Web page caption snippets
Content starts

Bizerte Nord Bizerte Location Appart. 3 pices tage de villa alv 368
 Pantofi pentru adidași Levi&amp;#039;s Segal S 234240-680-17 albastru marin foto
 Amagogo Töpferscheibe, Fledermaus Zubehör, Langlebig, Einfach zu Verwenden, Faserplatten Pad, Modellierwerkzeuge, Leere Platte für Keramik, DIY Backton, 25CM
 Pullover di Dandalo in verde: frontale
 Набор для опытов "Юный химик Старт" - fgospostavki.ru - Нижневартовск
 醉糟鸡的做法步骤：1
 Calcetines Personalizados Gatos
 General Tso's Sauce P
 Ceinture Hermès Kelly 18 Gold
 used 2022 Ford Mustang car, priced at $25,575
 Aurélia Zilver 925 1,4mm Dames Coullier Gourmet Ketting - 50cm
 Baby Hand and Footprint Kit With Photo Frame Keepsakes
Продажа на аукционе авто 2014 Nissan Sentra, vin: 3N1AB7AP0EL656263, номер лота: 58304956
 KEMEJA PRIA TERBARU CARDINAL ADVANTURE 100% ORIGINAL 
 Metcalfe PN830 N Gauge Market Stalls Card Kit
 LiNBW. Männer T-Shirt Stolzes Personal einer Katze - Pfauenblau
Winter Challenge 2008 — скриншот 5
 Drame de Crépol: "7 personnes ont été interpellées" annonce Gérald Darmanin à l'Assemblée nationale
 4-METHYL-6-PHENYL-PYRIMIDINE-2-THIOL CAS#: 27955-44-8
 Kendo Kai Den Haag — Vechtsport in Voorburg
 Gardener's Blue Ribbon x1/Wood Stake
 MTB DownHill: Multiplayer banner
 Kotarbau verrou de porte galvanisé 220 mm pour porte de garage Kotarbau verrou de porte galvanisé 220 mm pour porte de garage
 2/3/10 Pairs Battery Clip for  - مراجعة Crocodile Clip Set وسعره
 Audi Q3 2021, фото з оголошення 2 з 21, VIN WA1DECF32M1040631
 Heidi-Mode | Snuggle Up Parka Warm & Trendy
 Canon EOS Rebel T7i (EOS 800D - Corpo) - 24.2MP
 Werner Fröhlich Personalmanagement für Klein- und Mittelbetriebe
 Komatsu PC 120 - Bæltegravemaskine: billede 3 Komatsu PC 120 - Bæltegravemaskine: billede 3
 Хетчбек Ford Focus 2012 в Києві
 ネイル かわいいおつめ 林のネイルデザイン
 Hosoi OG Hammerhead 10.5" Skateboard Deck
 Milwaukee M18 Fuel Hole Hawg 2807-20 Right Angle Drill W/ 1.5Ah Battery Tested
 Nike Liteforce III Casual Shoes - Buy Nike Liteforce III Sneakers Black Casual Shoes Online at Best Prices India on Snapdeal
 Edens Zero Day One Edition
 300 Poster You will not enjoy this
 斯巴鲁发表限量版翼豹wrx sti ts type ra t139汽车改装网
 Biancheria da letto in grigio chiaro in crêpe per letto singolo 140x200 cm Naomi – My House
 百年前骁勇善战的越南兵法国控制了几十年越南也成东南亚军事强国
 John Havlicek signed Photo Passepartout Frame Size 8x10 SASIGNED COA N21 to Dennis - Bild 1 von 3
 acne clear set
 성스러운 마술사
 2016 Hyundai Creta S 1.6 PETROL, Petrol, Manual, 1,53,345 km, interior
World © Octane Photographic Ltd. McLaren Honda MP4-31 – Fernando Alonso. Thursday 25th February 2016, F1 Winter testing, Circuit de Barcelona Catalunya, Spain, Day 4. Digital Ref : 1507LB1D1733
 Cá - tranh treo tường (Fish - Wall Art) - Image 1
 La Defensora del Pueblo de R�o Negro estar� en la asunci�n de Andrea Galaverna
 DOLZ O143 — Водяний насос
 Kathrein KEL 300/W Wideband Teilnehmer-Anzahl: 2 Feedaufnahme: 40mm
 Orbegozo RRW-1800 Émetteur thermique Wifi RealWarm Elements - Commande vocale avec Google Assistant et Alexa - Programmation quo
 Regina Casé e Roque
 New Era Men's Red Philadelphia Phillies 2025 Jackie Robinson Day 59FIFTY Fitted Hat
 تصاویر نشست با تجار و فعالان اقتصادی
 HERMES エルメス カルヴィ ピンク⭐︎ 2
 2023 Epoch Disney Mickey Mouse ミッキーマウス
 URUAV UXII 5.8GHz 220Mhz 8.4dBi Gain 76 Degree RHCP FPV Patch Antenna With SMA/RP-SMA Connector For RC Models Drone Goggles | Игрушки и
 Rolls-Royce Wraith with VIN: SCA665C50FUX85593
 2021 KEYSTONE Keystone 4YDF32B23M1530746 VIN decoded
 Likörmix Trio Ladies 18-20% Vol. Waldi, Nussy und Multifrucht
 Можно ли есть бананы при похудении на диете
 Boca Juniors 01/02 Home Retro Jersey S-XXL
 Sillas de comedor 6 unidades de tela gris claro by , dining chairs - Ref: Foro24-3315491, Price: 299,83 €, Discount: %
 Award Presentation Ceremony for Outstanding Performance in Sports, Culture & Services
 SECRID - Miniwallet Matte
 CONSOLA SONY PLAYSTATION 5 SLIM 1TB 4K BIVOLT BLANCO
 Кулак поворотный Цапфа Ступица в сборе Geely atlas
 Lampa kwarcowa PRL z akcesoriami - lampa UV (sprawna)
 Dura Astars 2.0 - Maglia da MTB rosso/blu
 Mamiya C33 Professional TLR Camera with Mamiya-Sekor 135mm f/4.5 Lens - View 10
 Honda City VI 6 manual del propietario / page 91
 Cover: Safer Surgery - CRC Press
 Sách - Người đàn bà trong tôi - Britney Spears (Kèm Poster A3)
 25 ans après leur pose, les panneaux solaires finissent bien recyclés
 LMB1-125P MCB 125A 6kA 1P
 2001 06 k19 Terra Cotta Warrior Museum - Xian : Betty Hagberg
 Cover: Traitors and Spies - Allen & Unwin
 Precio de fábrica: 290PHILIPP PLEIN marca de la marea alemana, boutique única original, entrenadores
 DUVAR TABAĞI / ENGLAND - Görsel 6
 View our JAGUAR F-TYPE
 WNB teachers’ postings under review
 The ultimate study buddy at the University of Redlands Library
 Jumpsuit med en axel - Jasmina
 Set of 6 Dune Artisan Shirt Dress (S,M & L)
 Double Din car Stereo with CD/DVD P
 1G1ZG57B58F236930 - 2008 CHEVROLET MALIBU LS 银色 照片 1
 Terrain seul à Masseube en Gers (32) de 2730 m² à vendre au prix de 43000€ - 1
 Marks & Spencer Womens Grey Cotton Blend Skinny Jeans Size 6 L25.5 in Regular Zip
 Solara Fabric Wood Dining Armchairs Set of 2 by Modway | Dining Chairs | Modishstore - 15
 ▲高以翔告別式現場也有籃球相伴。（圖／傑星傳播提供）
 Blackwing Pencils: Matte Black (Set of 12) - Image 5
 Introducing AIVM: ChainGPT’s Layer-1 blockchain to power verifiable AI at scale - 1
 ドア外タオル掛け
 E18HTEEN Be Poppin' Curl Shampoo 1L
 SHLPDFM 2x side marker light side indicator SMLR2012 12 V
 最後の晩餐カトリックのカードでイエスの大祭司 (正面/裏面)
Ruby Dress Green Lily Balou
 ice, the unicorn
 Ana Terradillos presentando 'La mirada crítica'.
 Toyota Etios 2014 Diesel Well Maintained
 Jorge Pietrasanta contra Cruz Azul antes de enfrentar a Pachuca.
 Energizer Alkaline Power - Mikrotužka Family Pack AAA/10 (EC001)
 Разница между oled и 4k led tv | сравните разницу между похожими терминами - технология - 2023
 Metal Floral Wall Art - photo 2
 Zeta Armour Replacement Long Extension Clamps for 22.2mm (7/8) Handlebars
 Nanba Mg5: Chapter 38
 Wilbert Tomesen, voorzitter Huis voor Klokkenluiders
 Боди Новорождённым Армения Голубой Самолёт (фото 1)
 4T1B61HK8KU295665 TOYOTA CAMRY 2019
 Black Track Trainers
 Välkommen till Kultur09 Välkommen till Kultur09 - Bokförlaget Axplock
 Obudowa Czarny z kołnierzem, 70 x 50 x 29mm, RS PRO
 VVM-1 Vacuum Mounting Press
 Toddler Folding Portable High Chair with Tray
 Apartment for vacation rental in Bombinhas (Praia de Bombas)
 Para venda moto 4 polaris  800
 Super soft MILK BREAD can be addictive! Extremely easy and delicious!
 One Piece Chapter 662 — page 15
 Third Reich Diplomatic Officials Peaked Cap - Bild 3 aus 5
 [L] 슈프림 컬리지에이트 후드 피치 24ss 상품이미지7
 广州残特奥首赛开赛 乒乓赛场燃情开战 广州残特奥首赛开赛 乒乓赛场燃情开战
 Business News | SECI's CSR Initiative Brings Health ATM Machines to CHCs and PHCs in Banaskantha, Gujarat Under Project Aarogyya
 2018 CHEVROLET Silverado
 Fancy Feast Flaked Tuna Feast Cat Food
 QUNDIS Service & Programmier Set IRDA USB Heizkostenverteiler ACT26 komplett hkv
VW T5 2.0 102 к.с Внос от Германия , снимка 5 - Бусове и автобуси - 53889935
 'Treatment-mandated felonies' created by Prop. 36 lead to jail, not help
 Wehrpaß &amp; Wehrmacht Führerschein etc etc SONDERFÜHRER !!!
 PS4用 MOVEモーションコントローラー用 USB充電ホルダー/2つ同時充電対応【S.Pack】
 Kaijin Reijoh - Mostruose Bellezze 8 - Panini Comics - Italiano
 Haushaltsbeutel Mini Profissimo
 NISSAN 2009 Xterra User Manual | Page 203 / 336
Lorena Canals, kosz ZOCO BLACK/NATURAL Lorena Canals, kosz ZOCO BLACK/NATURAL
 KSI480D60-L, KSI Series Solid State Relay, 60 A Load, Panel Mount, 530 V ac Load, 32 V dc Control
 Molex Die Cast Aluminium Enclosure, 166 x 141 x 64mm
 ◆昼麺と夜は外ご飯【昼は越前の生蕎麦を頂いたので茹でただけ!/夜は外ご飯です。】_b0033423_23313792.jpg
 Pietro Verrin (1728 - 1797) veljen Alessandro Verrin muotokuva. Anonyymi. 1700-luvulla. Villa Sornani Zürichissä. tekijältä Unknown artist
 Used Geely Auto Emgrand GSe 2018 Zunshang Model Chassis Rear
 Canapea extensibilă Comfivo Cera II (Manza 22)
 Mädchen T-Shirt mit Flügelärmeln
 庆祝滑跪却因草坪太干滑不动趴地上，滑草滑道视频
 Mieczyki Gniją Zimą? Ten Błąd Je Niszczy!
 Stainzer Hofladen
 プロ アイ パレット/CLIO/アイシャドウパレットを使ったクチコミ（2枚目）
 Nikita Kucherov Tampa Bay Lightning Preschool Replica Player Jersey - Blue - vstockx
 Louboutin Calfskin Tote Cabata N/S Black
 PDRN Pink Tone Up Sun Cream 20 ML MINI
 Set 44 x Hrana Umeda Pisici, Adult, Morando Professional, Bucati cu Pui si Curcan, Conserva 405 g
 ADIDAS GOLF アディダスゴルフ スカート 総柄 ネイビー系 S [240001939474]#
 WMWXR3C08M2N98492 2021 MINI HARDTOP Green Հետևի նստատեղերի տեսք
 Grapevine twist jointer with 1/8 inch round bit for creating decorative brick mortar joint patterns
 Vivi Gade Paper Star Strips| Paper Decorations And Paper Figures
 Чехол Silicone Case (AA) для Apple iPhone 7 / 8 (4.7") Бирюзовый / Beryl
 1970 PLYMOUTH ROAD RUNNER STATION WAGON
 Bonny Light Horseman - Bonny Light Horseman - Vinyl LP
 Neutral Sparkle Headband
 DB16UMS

Content ends

DIRECTIONS FOR THIS TASK — What lines above contain "Wood"? Copy them out.

ANSWER FOR THE TASK —
 Gardener's Blue Ribbon x1/Wood Stake
 Solara Fabric Wood Dining Armchairs Set of 2 by Modway | Dining Chairs | Modishstore - 15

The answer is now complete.